Azure Troubleshooting — Trivia & Interesting Facts¶

Surprising, historical, and little-known facts about Azure outages, debugging, and operational surprises.

Azure's biggest outage was caused by an expired TLS certificate¶

On February 1, 2013, Azure Storage experienced a worldwide outage because an internal SSL certificate expired. The incident lasted roughly 12 hours and affected virtually every Azure service. Microsoft implemented automated certificate rotation afterward, but certificate-related outages still occur across the industry.

Azure AD had an outage that locked users out of everything Microsoft¶

On September 28, 2020, a configuration update to Azure Active Directory caused a global authentication outage lasting over 5 hours. Since Azure AD underpins authentication for Microsoft 365, Teams, Xbox Live, and Azure itself, hundreds of millions of users were affected simultaneously.

The Azure CLI and Portal sometimes show different states¶

A well-known Azure debugging gotcha: the Azure Portal, Azure CLI, and ARM API can show different resource states during provisioning or failure scenarios. This happens because they query different caching layers. Experienced Azure engineers learn to always verify with the ARM API directly during troubleshooting.

Azure's DNS outage of 2021 was caused by a code bug that lay dormant for months¶

On April 1, 2021, Azure DNS experienced an outage when a code change from months earlier was triggered by a specific operational command. The latent bug had passed all testing but manifested under production-specific conditions, demonstrating that time-delayed bugs are among the hardest infrastructure problems to prevent.

Resource locks have prevented many accidental deletions — and caused many outages¶

Azure Resource Locks (CanNotDelete and ReadOnly) have saved countless production resources from accidental deletion. However, ReadOnly locks have also caused numerous outages because they prevent modifications to resources that need runtime updates, like storage accounts that need to rotate access keys.

NSG flow logs are separate from NSG effective rules, and this confuses everyone¶

When troubleshooting Azure networking, NSG flow logs show what traffic was allowed or denied, while "Effective Security Rules" shows the computed rule set. These can disagree due to processing order, ASG membership, or service tags, and the inconsistency is the single most common source of Azure networking support tickets.
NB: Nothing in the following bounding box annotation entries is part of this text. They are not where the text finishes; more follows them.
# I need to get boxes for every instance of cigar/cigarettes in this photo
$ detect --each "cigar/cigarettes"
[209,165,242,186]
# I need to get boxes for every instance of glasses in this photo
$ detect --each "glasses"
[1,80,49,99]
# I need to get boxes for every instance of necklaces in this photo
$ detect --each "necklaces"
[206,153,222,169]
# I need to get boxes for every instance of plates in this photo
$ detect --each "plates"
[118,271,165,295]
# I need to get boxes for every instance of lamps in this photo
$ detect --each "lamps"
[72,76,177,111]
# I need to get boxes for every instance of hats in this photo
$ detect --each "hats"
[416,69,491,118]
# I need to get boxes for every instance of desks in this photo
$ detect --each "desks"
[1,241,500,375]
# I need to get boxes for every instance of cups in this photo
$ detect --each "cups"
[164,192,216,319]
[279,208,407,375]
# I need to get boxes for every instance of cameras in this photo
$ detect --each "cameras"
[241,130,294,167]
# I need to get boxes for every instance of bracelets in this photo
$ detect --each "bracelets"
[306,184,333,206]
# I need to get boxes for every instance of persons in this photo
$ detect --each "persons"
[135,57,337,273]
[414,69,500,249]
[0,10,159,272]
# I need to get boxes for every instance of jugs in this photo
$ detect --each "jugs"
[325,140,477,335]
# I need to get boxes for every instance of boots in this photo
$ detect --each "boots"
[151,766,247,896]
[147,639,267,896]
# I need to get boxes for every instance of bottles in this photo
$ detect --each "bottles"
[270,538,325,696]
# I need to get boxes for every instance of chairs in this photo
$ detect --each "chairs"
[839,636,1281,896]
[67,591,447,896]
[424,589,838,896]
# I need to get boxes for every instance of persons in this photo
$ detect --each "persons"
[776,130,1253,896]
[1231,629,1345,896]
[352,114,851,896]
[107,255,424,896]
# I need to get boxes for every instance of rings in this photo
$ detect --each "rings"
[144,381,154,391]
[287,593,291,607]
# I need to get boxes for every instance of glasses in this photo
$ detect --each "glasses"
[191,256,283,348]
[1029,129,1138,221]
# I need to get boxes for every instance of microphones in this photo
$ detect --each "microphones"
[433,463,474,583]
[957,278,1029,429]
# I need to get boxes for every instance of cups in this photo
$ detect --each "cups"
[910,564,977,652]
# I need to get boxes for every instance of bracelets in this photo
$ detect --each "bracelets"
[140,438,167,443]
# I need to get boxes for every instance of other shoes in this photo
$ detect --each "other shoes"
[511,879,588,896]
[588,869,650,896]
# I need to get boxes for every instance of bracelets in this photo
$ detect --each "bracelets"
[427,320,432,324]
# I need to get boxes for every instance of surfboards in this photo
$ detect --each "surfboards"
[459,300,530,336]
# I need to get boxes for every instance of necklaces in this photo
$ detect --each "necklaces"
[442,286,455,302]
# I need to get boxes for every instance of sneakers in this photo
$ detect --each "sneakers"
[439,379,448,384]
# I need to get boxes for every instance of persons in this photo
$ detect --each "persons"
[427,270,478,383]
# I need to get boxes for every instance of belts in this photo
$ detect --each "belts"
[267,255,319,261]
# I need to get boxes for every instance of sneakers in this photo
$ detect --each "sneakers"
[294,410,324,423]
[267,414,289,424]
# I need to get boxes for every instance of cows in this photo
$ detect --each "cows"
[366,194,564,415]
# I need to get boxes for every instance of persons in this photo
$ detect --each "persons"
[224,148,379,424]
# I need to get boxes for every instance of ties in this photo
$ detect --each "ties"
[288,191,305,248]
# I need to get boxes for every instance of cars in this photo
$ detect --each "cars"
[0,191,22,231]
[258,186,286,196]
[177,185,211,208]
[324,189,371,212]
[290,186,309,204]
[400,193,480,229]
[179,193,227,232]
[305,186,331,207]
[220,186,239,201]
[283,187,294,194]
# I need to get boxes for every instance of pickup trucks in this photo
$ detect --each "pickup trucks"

Azure has over 60 regions, more than any other cloud provider¶

By 2024, Azure operated in over 60 geographic regions — more than AWS or GCP. This was a deliberate strategy to win government and regulated-industry customers who needed data residency guarantees. However, not all services are available in all regions, and service parity gaps are a persistent troubleshooting challenge.

The South Central US datacenter fire of 2018¶

On September 4, 2018, a lightning strike near Azure's South Central US datacenter triggered a voltage spike that damaged cooling equipment. The thermal protection systems then shut down servers to prevent hardware damage. The outage lasted over 24 hours and destroyed data on some virtual machines — a painful reminder that cloud infrastructure has physical dependencies.

ARM template deployment errors are famously unhelpful¶

Azure Resource Manager (ARM) template error messages are notorious for being vague or misleading. A common one — "DeploymentFailed: At least one resource deployment operation failed" — tells you nothing about what actually went wrong. The community has created multiple blog posts and tools specifically to decode ARM error codes into human-readable explanations.

Activity Log entries expire after 90 days¶

Azure Activity Log entries are retained for only 90 days by default. Teams conducting post-incident reviews more than 90 days after an event have discovered their audit trail has disappeared. Forwarding Activity Logs to a Log Analytics Workspace or Storage Account for long-term retention is critical but not configured by default.